However, traditional attention mechanisms do not fully address the aforementioned issue. To comprehensively solve this challenge, we draw inspiration from previous research48,49 and propose a novel downsampling module-ADM. As shown in Fig. 4c, the module consists of three core components designed to tackle the problem of information loss: a space-to-depth (SPD) convolution layer, an attention layer, and a pointwise (PW) convolution layer. Specifically, the input feature map is first downsampled through the SPD convolution layer, where spatial information is transferred to the channel dimension via slicing, ensuring that all original information is preserved. Then, adaptive pooling is applied to assess the importance of different channels and spatial locations, enabling the model to focus on the most crucial features. After that, a PW convolution layer is introduced, utilizing learnable parameters to reduce the number of channels, thereby enhancing the model’s adaptability to deeper convolutions. Through these procedures, the ADM successfully maintains essential positional information and long-range dependencies while simultaneously enhancing the representation of fine-grained features.

Fig. 4
figure 4

The structure of Convolution, Pooling, and Attention-based Downsampling Module.

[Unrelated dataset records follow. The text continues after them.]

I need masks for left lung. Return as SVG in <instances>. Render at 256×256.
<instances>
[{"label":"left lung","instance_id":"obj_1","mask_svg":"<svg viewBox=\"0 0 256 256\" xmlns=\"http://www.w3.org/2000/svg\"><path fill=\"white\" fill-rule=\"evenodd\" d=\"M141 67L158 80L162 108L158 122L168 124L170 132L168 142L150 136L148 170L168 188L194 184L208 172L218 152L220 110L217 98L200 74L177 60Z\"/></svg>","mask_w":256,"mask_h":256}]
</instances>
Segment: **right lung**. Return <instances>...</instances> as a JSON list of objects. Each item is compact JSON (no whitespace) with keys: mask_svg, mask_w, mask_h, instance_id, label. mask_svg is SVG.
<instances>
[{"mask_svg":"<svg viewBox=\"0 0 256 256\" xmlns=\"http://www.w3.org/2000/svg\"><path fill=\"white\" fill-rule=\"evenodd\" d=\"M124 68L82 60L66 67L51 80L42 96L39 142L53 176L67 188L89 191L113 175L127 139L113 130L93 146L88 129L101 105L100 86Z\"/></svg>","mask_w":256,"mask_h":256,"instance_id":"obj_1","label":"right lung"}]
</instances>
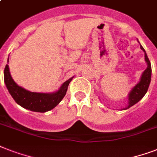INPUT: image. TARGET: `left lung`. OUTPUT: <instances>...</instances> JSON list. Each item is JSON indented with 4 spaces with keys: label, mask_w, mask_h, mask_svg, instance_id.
Returning <instances> with one entry per match:
<instances>
[{
    "label": "left lung",
    "mask_w": 157,
    "mask_h": 157,
    "mask_svg": "<svg viewBox=\"0 0 157 157\" xmlns=\"http://www.w3.org/2000/svg\"><path fill=\"white\" fill-rule=\"evenodd\" d=\"M140 48L144 50V54H145V61L147 63V67L145 71H144V73L142 74L141 80L139 83L137 84L136 86H134L133 90L130 91V93L129 94V105L126 108L124 109H128L130 107H132L133 105L137 103L139 100H141L142 98H144V96L146 94L147 91L148 90L149 85L151 82V63L149 61V59L147 55L146 54V51L144 50V47L140 45Z\"/></svg>",
    "instance_id": "8db88e82"
}]
</instances>
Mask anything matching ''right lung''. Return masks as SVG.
Masks as SVG:
<instances>
[{
    "instance_id": "add662e5",
    "label": "right lung",
    "mask_w": 157,
    "mask_h": 157,
    "mask_svg": "<svg viewBox=\"0 0 157 157\" xmlns=\"http://www.w3.org/2000/svg\"><path fill=\"white\" fill-rule=\"evenodd\" d=\"M72 78L73 77L65 81L59 90L55 93H36L22 88L13 81L10 73L8 64H6L4 70L5 83L14 101L23 108L37 112H48L56 107L64 98L69 83L71 82Z\"/></svg>"
}]
</instances>
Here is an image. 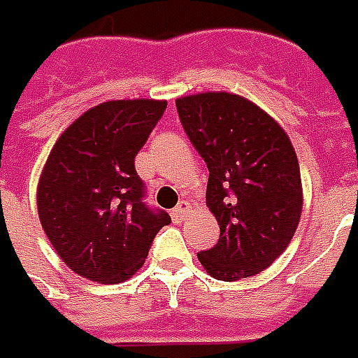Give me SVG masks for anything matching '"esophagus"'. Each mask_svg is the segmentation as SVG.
I'll return each instance as SVG.
<instances>
[{
    "mask_svg": "<svg viewBox=\"0 0 358 358\" xmlns=\"http://www.w3.org/2000/svg\"><path fill=\"white\" fill-rule=\"evenodd\" d=\"M187 212H189V202H187V200H181V202L173 208L171 215H173V220H183L185 215H187Z\"/></svg>",
    "mask_w": 358,
    "mask_h": 358,
    "instance_id": "esophagus-1",
    "label": "esophagus"
}]
</instances>
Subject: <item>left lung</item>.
I'll return each instance as SVG.
<instances>
[{"label":"left lung","mask_w":358,"mask_h":358,"mask_svg":"<svg viewBox=\"0 0 358 358\" xmlns=\"http://www.w3.org/2000/svg\"><path fill=\"white\" fill-rule=\"evenodd\" d=\"M175 106L206 162V204L220 225V241L199 252L200 264L222 281L256 275L287 248L301 220L295 148L272 115L239 94H191Z\"/></svg>","instance_id":"obj_1"}]
</instances>
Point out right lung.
Listing matches in <instances>:
<instances>
[{"instance_id": "right-lung-1", "label": "right lung", "mask_w": 358, "mask_h": 358, "mask_svg": "<svg viewBox=\"0 0 358 358\" xmlns=\"http://www.w3.org/2000/svg\"><path fill=\"white\" fill-rule=\"evenodd\" d=\"M167 108L166 100H110L75 119L40 173L38 215L71 270L121 283L143 268L156 233L171 222L143 202L134 158Z\"/></svg>"}]
</instances>
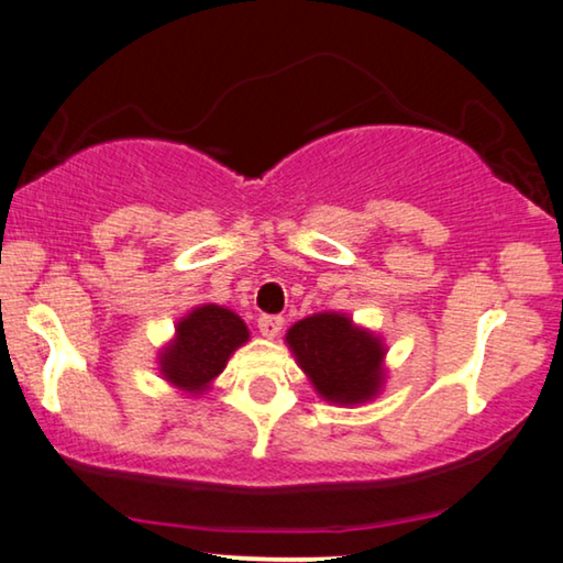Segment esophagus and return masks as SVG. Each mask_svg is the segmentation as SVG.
I'll return each instance as SVG.
<instances>
[{
	"instance_id": "obj_1",
	"label": "esophagus",
	"mask_w": 563,
	"mask_h": 563,
	"mask_svg": "<svg viewBox=\"0 0 563 563\" xmlns=\"http://www.w3.org/2000/svg\"><path fill=\"white\" fill-rule=\"evenodd\" d=\"M283 327H285V321H283V316H260L257 319V329L263 331L265 336H271V339H275L283 331Z\"/></svg>"
}]
</instances>
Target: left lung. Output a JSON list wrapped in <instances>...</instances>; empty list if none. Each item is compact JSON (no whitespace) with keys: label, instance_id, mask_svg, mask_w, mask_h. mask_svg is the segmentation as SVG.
<instances>
[{"label":"left lung","instance_id":"left-lung-1","mask_svg":"<svg viewBox=\"0 0 563 563\" xmlns=\"http://www.w3.org/2000/svg\"><path fill=\"white\" fill-rule=\"evenodd\" d=\"M285 339L321 398L342 406L362 402L369 400L383 383V344L342 313L308 316L292 323Z\"/></svg>","mask_w":563,"mask_h":563}]
</instances>
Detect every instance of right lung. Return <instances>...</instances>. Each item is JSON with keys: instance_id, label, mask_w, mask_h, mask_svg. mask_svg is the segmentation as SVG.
Here are the masks:
<instances>
[{"instance_id": "obj_1", "label": "right lung", "mask_w": 563, "mask_h": 563, "mask_svg": "<svg viewBox=\"0 0 563 563\" xmlns=\"http://www.w3.org/2000/svg\"><path fill=\"white\" fill-rule=\"evenodd\" d=\"M250 331L234 311L221 306H201L188 313L176 329V342L165 346L161 372L184 390H203L224 369L236 346L247 342Z\"/></svg>"}]
</instances>
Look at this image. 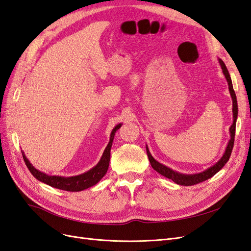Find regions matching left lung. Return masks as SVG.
Masks as SVG:
<instances>
[{"label":"left lung","instance_id":"8db88e82","mask_svg":"<svg viewBox=\"0 0 251 251\" xmlns=\"http://www.w3.org/2000/svg\"><path fill=\"white\" fill-rule=\"evenodd\" d=\"M219 63H220V65H221L223 74L225 75L227 83H228V89H229V92H230V96L232 98V116H233V124L231 125V126L229 128L230 140H229L228 144H227L225 153L222 156V158L220 159V160L215 165L210 166L209 169L205 170L202 173L194 174V175H185V174L178 173L176 171H173L172 169L168 168V166H165L161 163H159L158 161H156L155 159L153 158V156L151 155L149 148L147 147V153H148V157H149V160L151 162V168H153L156 172H158L160 175H162V176L173 180L175 183H177L179 185L191 186V185L198 184V183H200V182H203L205 180L211 178L212 176H214V175H216L220 170L223 168V166L226 164V162L229 160V157L231 155V151H232L233 143H234L235 123H237V117H238V102H237V96H235L234 90H233V87H232V82H231L229 72H228V70H227V68H226L225 64L223 63L222 59L219 58Z\"/></svg>","mask_w":251,"mask_h":251}]
</instances>
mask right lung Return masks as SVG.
<instances>
[{
    "label": "right lung",
    "instance_id": "1",
    "mask_svg": "<svg viewBox=\"0 0 251 251\" xmlns=\"http://www.w3.org/2000/svg\"><path fill=\"white\" fill-rule=\"evenodd\" d=\"M120 126H121V124L117 125L115 127L113 128V131L111 132L110 141L103 151L100 162H98L93 169H91L90 171L83 173L81 175H78V176H73V177L49 176V175L42 173L39 170H36L34 166L29 162V160L25 156L24 151H22V155H23V158H24V161L27 165L28 170L37 180H40L41 182H44V183H46L52 187L63 189V191L80 192V191H83V189L89 188L91 186L95 185L96 183H98V182L100 181V179L104 176L105 173H107V171L109 169L111 148H112L114 136H115L116 131Z\"/></svg>",
    "mask_w": 251,
    "mask_h": 251
}]
</instances>
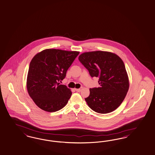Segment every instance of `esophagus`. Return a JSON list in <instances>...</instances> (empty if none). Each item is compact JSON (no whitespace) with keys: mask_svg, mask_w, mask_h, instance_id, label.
I'll list each match as a JSON object with an SVG mask.
<instances>
[{"mask_svg":"<svg viewBox=\"0 0 155 155\" xmlns=\"http://www.w3.org/2000/svg\"><path fill=\"white\" fill-rule=\"evenodd\" d=\"M75 90L78 92H80L82 90V87H81L80 89H75Z\"/></svg>","mask_w":155,"mask_h":155,"instance_id":"obj_1","label":"esophagus"}]
</instances>
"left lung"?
I'll return each instance as SVG.
<instances>
[{"label": "left lung", "mask_w": 155, "mask_h": 155, "mask_svg": "<svg viewBox=\"0 0 155 155\" xmlns=\"http://www.w3.org/2000/svg\"><path fill=\"white\" fill-rule=\"evenodd\" d=\"M78 59L91 77H99L100 86L91 88L90 95L85 98L88 106L102 114L116 110L124 101L129 87L123 60L115 53L104 51L85 52Z\"/></svg>", "instance_id": "obj_1"}]
</instances>
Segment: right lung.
Instances as JSON below:
<instances>
[{
	"label": "right lung",
	"instance_id": "right-lung-1",
	"mask_svg": "<svg viewBox=\"0 0 155 155\" xmlns=\"http://www.w3.org/2000/svg\"><path fill=\"white\" fill-rule=\"evenodd\" d=\"M80 52L48 48L32 58L27 74V91L38 107L45 111L54 112L68 104L71 91L59 85L66 71Z\"/></svg>",
	"mask_w": 155,
	"mask_h": 155
}]
</instances>
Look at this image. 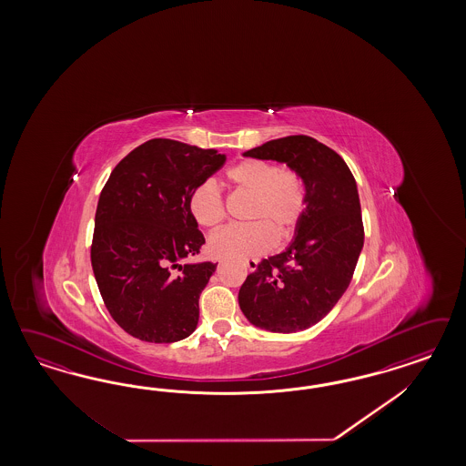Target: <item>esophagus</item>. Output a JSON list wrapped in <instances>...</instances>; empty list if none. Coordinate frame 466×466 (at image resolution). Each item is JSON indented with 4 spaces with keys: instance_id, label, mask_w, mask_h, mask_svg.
Instances as JSON below:
<instances>
[{
    "instance_id": "34e87169",
    "label": "esophagus",
    "mask_w": 466,
    "mask_h": 466,
    "mask_svg": "<svg viewBox=\"0 0 466 466\" xmlns=\"http://www.w3.org/2000/svg\"><path fill=\"white\" fill-rule=\"evenodd\" d=\"M246 267L249 268V271H254L258 268V259H246Z\"/></svg>"
}]
</instances>
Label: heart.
<instances>
[{"mask_svg": "<svg viewBox=\"0 0 466 466\" xmlns=\"http://www.w3.org/2000/svg\"><path fill=\"white\" fill-rule=\"evenodd\" d=\"M234 187L253 195L248 218L215 232L208 248L215 256H256L269 251L279 239L292 234L308 207V189L302 176L263 158H242L226 170ZM189 212L198 224L215 228L226 218V203L213 181L198 184L189 195Z\"/></svg>", "mask_w": 466, "mask_h": 466, "instance_id": "b5f03b06", "label": "heart"}]
</instances>
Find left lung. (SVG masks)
<instances>
[{
	"label": "left lung",
	"mask_w": 466,
	"mask_h": 466,
	"mask_svg": "<svg viewBox=\"0 0 466 466\" xmlns=\"http://www.w3.org/2000/svg\"><path fill=\"white\" fill-rule=\"evenodd\" d=\"M246 157L277 160L297 170L308 207L296 239L263 259L239 290L249 323L273 333H296L319 323L352 282L364 246L357 184L345 160L306 135L267 141Z\"/></svg>",
	"instance_id": "obj_1"
}]
</instances>
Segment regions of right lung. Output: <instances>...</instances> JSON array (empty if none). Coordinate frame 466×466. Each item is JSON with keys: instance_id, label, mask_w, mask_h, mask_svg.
Listing matches in <instances>:
<instances>
[{"instance_id": "right-lung-1", "label": "right lung", "mask_w": 466, "mask_h": 466, "mask_svg": "<svg viewBox=\"0 0 466 466\" xmlns=\"http://www.w3.org/2000/svg\"><path fill=\"white\" fill-rule=\"evenodd\" d=\"M226 164L217 150L154 138L102 187L90 259L100 296L131 337L172 343L197 329L199 294L217 263H184L205 244L189 195Z\"/></svg>"}]
</instances>
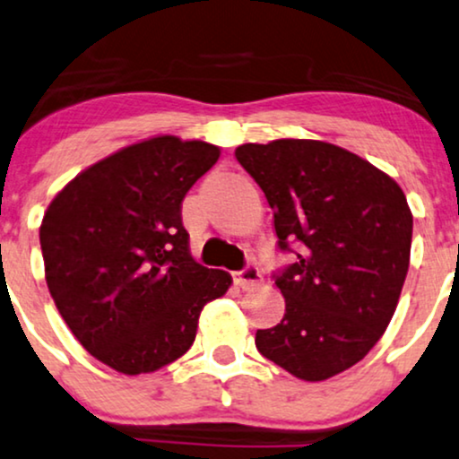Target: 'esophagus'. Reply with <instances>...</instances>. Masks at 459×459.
Listing matches in <instances>:
<instances>
[{"instance_id": "1", "label": "esophagus", "mask_w": 459, "mask_h": 459, "mask_svg": "<svg viewBox=\"0 0 459 459\" xmlns=\"http://www.w3.org/2000/svg\"><path fill=\"white\" fill-rule=\"evenodd\" d=\"M233 280H235L237 288L254 290V288H258L260 283H263V275H260V271L256 269V266H246L243 271L235 273Z\"/></svg>"}]
</instances>
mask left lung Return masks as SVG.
<instances>
[{
	"label": "left lung",
	"instance_id": "obj_1",
	"mask_svg": "<svg viewBox=\"0 0 459 459\" xmlns=\"http://www.w3.org/2000/svg\"><path fill=\"white\" fill-rule=\"evenodd\" d=\"M237 160L263 188L281 249L299 260L275 280L277 326L258 330L264 358L303 381L358 364L385 333L409 271L413 213L394 179L317 139L243 143Z\"/></svg>",
	"mask_w": 459,
	"mask_h": 459
}]
</instances>
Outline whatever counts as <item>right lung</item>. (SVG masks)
<instances>
[{
  "label": "right lung",
  "mask_w": 459,
  "mask_h": 459,
  "mask_svg": "<svg viewBox=\"0 0 459 459\" xmlns=\"http://www.w3.org/2000/svg\"><path fill=\"white\" fill-rule=\"evenodd\" d=\"M220 159L201 139L156 135L86 167L39 226L50 297L80 345L123 375L154 373L195 343L233 283L190 254L182 201Z\"/></svg>",
  "instance_id": "add662e5"
}]
</instances>
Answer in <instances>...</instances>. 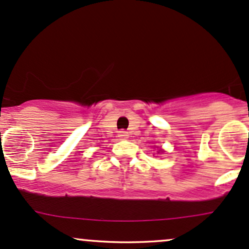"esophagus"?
Wrapping results in <instances>:
<instances>
[{"instance_id":"34e87169","label":"esophagus","mask_w":249,"mask_h":249,"mask_svg":"<svg viewBox=\"0 0 249 249\" xmlns=\"http://www.w3.org/2000/svg\"><path fill=\"white\" fill-rule=\"evenodd\" d=\"M118 137L121 139H127L128 138V134L126 131H119L118 132Z\"/></svg>"}]
</instances>
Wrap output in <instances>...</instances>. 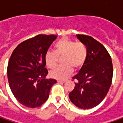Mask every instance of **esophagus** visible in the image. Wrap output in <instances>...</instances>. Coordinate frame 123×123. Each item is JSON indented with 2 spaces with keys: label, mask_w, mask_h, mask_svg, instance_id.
<instances>
[{
  "label": "esophagus",
  "mask_w": 123,
  "mask_h": 123,
  "mask_svg": "<svg viewBox=\"0 0 123 123\" xmlns=\"http://www.w3.org/2000/svg\"><path fill=\"white\" fill-rule=\"evenodd\" d=\"M57 83H65V81H62V80H57Z\"/></svg>",
  "instance_id": "1"
}]
</instances>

Neural network cognitive module

Image distortion and redundant feature extraction are inevitable consequences of cropping, scaling, and other operations applied to multi-scale images in YOLO. To address this challenge, the spatial pyramid pooling-fast (SPPF) module is adopted. Although this module enhances the network’s ability to handle multi-scale targets through pooling operations at different scales, it does not fully optimize the distribution of the receptive field. All pooling operations are performed within receptive fields of the same size, and each pooling operation contributes equally to the input. This approach overlooks the effect of receptive field eccentricity, whereas in real cognitive processes, the perceptual importance of different regions varies. Therefore, although SPPF is capable of handling multi-scale image features, it is unable to simulate the human perceptual system’s differentiated emphasis on different regions of information. For this reason, inspired by the RFB module42 and the CSPNet structure43, this paper developed a novel module named NNCM. The NNCM is designed to simulates human cognitive processes, enhancing the deep features obtained from the lightweight network and effective addressing the challenges of image distortion and redundant feature extraction.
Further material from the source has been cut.